- [Goal of the exercise]
Turn every line of the records below into a numbered list, leaving out the blank lines.

------ Available data

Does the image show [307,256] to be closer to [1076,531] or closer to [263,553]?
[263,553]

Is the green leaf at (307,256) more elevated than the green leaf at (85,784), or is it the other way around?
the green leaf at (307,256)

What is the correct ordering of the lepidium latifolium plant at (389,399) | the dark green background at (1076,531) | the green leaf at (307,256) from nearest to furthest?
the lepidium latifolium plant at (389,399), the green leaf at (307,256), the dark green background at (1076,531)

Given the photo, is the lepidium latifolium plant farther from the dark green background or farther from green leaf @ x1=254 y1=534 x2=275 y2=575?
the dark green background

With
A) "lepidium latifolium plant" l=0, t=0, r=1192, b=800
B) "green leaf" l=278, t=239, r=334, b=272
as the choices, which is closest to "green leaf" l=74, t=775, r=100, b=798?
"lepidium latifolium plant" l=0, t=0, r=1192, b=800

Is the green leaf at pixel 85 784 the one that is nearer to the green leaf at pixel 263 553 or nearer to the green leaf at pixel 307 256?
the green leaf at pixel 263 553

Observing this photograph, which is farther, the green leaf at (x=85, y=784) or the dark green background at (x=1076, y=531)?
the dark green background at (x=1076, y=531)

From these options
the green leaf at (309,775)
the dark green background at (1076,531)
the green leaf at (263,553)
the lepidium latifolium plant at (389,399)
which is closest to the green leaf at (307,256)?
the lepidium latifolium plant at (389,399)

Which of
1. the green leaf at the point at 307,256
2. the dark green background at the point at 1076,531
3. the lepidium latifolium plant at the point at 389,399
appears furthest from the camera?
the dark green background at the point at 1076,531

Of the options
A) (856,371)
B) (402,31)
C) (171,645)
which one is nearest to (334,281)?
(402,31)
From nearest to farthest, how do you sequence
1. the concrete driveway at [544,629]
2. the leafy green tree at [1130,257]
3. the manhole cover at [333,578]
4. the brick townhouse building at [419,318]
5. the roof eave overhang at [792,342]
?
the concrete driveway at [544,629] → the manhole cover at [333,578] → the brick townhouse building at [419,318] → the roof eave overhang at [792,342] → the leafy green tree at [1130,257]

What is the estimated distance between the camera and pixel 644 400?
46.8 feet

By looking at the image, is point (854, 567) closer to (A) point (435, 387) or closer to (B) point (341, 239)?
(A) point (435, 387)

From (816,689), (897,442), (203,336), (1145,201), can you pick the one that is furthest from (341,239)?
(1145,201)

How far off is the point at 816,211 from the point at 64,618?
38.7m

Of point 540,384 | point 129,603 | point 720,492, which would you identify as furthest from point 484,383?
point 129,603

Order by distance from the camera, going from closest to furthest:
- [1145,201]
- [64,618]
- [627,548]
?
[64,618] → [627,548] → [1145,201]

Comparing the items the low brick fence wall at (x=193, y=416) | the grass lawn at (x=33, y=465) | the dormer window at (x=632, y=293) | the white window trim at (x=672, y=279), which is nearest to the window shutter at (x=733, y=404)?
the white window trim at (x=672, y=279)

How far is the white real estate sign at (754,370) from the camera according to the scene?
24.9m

------------

- [Answer to this exercise]
1. Does the image show [307,256] to be closer to [1076,531] or closer to [263,553]?
2. [263,553]
3. Is the green leaf at (307,256) more elevated than the green leaf at (85,784), or is it the other way around?
4. the green leaf at (307,256)
5. What is the correct ordering of the lepidium latifolium plant at (389,399) | the dark green background at (1076,531) | the green leaf at (307,256) from nearest to furthest?
6. the lepidium latifolium plant at (389,399), the green leaf at (307,256), the dark green background at (1076,531)
7. Given the photo, is the lepidium latifolium plant farther from the dark green background or farther from green leaf @ x1=254 y1=534 x2=275 y2=575?
8. the dark green background
9. With
10. A) "lepidium latifolium plant" l=0, t=0, r=1192, b=800
11. B) "green leaf" l=278, t=239, r=334, b=272
12. as the choices, which is closest to "green leaf" l=74, t=775, r=100, b=798?
13. "lepidium latifolium plant" l=0, t=0, r=1192, b=800
14. Is the green leaf at pixel 85 784 the one that is nearer to the green leaf at pixel 263 553 or nearer to the green leaf at pixel 307 256?
15. the green leaf at pixel 263 553
16. Observing this photograph, which is farther, the green leaf at (x=85, y=784) or the dark green background at (x=1076, y=531)?
17. the dark green background at (x=1076, y=531)
18. From these options
19. the green leaf at (309,775)
20. the dark green background at (1076,531)
21. the green leaf at (263,553)
22. the lepidium latifolium plant at (389,399)
23. which is closest to the green leaf at (307,256)?
24. the lepidium latifolium plant at (389,399)
25. Which of
26. 1. the green leaf at the point at 307,256
27. 2. the dark green background at the point at 1076,531
28. 3. the lepidium latifolium plant at the point at 389,399
29. appears furthest from the camera?
30. the dark green background at the point at 1076,531
31. Of the options
32. A) (856,371)
33. B) (402,31)
34. C) (171,645)
35. which one is nearest to (334,281)?
36. (402,31)
37. From nearest to farthest, how do you sequence
38. 1. the concrete driveway at [544,629]
39. 2. the leafy green tree at [1130,257]
40. 3. the manhole cover at [333,578]
41. 4. the brick townhouse building at [419,318]
42. 5. the roof eave overhang at [792,342]
43. ?
44. the concrete driveway at [544,629] → the manhole cover at [333,578] → the brick townhouse building at [419,318] → the roof eave overhang at [792,342] → the leafy green tree at [1130,257]
45. What is the estimated distance between the camera and pixel 644 400?
46. 46.8 feet
47. By looking at the image, is point (854, 567) closer to (A) point (435, 387) or closer to (B) point (341, 239)?
48. (A) point (435, 387)
49. From (816,689), (897,442), (203,336), (1145,201), can you pick the one that is furthest from (341,239)?
50. (1145,201)
51. How far off is the point at 816,211 from the point at 64,618?
52. 38.7m
53. Of point 540,384 | point 129,603 | point 720,492, which would you identify as furthest from point 484,383?
54. point 129,603
55. Order by distance from the camera, going from closest to furthest:
56. - [1145,201]
57. - [64,618]
58. - [627,548]
59. ?
60. [64,618] → [627,548] → [1145,201]
61. Comparing the items the low brick fence wall at (x=193, y=416) | the grass lawn at (x=33, y=465) | the dormer window at (x=632, y=293) | the white window trim at (x=672, y=279), which is nearest to the window shutter at (x=733, y=404)?
62. the white window trim at (x=672, y=279)
63. How far is the white real estate sign at (754,370) from the camera according to the scene?
64. 24.9m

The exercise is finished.